Page extract:
============================================================
Mustafa Mousab Alowemer, 21, a resident of Pittsburgh, Pennsylvania, was arrested today on a federal complaint charging him with one count of attempting to provide material support and resources to ISIS and two counts of distributing information relating to an explosive device in relation to his plan to attack a church in the city next month.
“Targeting places of worship is beyond the pale, no matter what the motivation,” said Assistant Attorney General for National Security John C. Demers.
“Court documents show Mustafa Alowemer planned to attack a church in the name of ISIS, which could have killed or injured many people. Fortunately, his plans were foiled by the full force of the FBI Pittsburgh Joint Terrorism Task Force,” said Assistant Director Michael McGarrity of the FBI’s Counterterrorism Division. “The FBI takes threats to churches and other religious institutions extremely seriously and will use all our resources to stop potential terrorist attacks against them.”
============================================================
Record set:

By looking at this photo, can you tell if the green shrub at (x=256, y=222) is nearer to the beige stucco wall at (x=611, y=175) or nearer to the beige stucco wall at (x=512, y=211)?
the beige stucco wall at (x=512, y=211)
============================================================
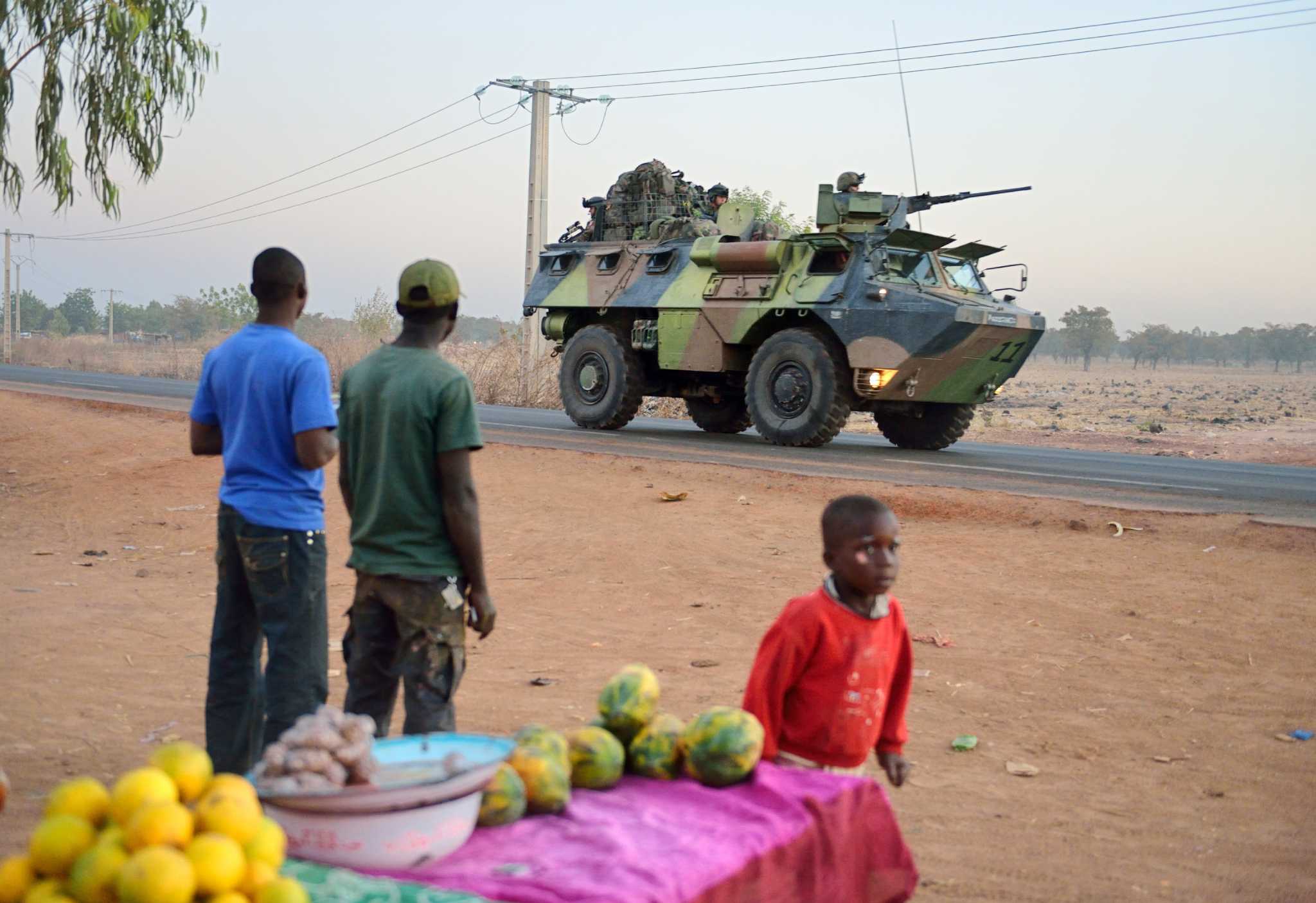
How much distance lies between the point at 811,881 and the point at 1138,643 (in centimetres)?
============================================================
List of tasks:
**a)** Answer these questions about the report on the Pittsburgh church attack plot:
(i) How many counts of distributing information relating to an explosive device does the complaint charge Alowemer with?
(ii) What title does John C. Demers hold?
(iii) According to Michael McGarrity, what foiled Alowemer's plans?
**b)** Continue the report on the Pittsburgh church attack plot from its last sentence.

Outputs by task:
**a)**
(i) Two counts.
(ii) Assistant Attorney General for National Security.
(iii) The full force of the FBI Pittsburgh Joint Terrorism Task Force.

**b)**
According to an affidavit filed in U.S. District Court in Pittsburgh, the FBI Pittsburgh JTTF investigation of Alowemer revealed that he plotted to bomb a church located on the North Side of Pittsburgh. According to Alowemer, his motivation to detonate a device at the church was to support the cause of ISIS and to inspire other ISIS supporters in the United States to join together and commit similar acts in the name of ISIS. Alowemer said he targeted the Legacy International Worship Center, largely attended by Nigerians, in order to “take revenge for our [ISIS] brothers in Nigeria.”
According to the complaint and information provided to the FBI by the Department of Homeland Security, Alowemer was born in Daraa, Syria, and was admitted to the United States as a refugee on Aug. 1, 2016, graduating from high school in Pittsburgh.
In May 2019, according to the complaint, Alowemer distributed multiple instructional documents related to the construction and use of explosives and improvised explosive devices (IEDs) to an individual Alowemer believed to be a fellow ISIS supporter, but who was in fact an FBI employee. This month, authorities said Alowemer purchased several items with the belief that they were necessary to assemble a destructive device and with the intention that they be used to construct the explosives that would be detonated in the vicinity of the church.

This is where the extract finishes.